The Making of a Believer
Somehow I managed to get through 35 years without ever using or thinking about JB Weld. I came across
it on my first serious working tractor. In wanting to get the machine working and looking perfectly so
I could "just use it" for many years, I tore apart my newly purchased machine and began to use an angle
grinder with wire brush (this is prior to the day I discovered the sand blaster) to take off 40-plus
years of paint in preparation for putting on new coats. As I was taking the torque tube down to bare
metal, I came to a place where it felt and looked different. To my amazement, someone had plugged,
with a gray epoxy, what appeared to be a casting-flaw-gone-bad or where possibly the Power-Director (Allis Chalmers late 50s
hand clutch) had come apart and spun a component through the casting. It was a small one-quarter inch
hole and the
job was so good that it had never leaked nor, due to careful finishing, was it visible until I removed
the first coat of paint. This was not only my first experience with metal epoxies but also tainted my
viewpoint to the plus side of using them. I figured "It has been there at least 15 years and hasn't
failed so what the heck", I carefully sanded off the wire brush marks and painted over it. Obviously,
this was an example of an appropriate use of the product and a good job to boot. Practically speaking,
replacing the torque tube would have been not only extremely expensive but would have been difficult
to locate. This repair was in a non-stressed location so it worked and could be called permanent.

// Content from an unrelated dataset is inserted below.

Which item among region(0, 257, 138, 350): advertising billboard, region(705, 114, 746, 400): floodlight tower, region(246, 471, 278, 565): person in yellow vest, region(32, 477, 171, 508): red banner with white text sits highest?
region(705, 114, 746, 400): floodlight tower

This experience was followed by a succession of other experiences that made me realize that not all JB Weld repairs were
handled so professionally. It is not so much where I found it used as it is how the jobs were done.
Clearly if an epoxy repair has lasted many years, it is being used in the right place and the surface
had been prepared correctly. If not it would have broken or cracked and would not be present on the tractor I
purchased. Simple logic right. The most common problem is sloppy application and finish work that makes
the repair obvious and for those of us coming along later means redoing the work or replacing the component. More on
that later. In using the product, you need to think about:
- Where should it be used (and a close relative, What it can't do)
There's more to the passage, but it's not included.